GIVEN PROBLEM: Please copy the entries from the line with "Of the listed items" through the end of the entries, requests included, scaling every number in the answers, such as coordinates, by 1.9 and rounding to whole numbers, with halves rounded up.

★ ★ ★ ★

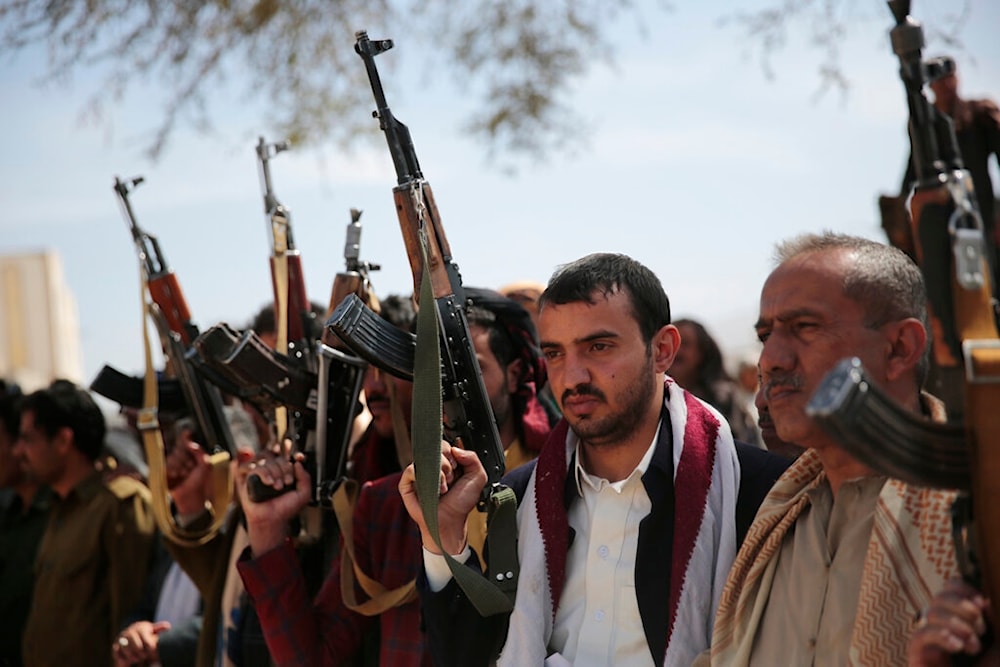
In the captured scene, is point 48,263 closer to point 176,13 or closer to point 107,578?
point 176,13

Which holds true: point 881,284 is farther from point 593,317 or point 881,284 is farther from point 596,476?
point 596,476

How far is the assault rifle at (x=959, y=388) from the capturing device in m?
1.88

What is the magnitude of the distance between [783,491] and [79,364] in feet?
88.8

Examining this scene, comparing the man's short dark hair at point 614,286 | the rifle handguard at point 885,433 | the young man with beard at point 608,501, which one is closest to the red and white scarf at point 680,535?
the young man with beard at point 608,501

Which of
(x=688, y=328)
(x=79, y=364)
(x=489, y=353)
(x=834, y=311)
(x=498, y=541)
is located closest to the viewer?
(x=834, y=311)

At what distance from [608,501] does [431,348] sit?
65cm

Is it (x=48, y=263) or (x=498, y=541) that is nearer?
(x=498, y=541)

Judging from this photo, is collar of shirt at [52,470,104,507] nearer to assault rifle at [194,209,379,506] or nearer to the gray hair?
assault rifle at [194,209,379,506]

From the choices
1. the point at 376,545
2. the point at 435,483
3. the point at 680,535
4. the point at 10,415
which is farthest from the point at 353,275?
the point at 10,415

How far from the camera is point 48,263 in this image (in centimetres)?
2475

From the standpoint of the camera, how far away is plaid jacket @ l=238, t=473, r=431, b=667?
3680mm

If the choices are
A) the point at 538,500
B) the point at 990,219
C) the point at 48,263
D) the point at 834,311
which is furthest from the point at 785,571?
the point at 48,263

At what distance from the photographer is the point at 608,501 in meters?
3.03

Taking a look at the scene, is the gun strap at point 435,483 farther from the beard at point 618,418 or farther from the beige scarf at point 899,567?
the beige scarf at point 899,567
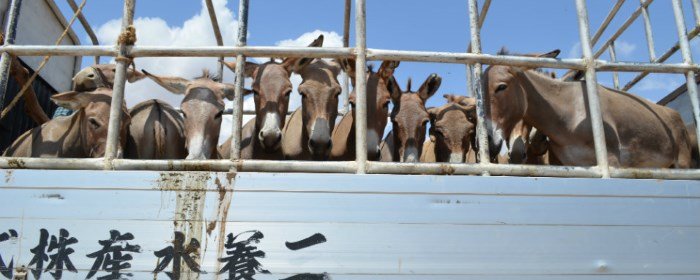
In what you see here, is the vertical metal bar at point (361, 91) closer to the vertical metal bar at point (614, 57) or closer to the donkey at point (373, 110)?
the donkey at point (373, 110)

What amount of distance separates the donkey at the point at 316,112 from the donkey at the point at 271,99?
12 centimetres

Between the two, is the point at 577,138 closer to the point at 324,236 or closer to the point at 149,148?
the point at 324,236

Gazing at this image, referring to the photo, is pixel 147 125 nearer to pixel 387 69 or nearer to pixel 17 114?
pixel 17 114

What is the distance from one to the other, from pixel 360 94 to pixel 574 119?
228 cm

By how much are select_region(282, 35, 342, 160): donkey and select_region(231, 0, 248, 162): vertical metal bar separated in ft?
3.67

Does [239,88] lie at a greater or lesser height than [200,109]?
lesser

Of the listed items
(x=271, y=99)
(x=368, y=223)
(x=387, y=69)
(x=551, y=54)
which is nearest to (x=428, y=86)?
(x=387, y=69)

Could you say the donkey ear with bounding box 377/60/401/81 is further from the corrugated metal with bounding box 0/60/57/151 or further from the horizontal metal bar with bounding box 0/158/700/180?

★ ★ ★ ★

TASK RESPONSE:
Of the listed items
(x=271, y=99)
(x=368, y=223)
(x=387, y=69)
(x=551, y=54)
which is nearest to (x=428, y=86)?
(x=735, y=131)

Could you say the donkey ear with bounding box 377/60/401/81 is further from the corrugated metal with bounding box 0/60/57/151 or further from the horizontal metal bar with bounding box 0/158/700/180?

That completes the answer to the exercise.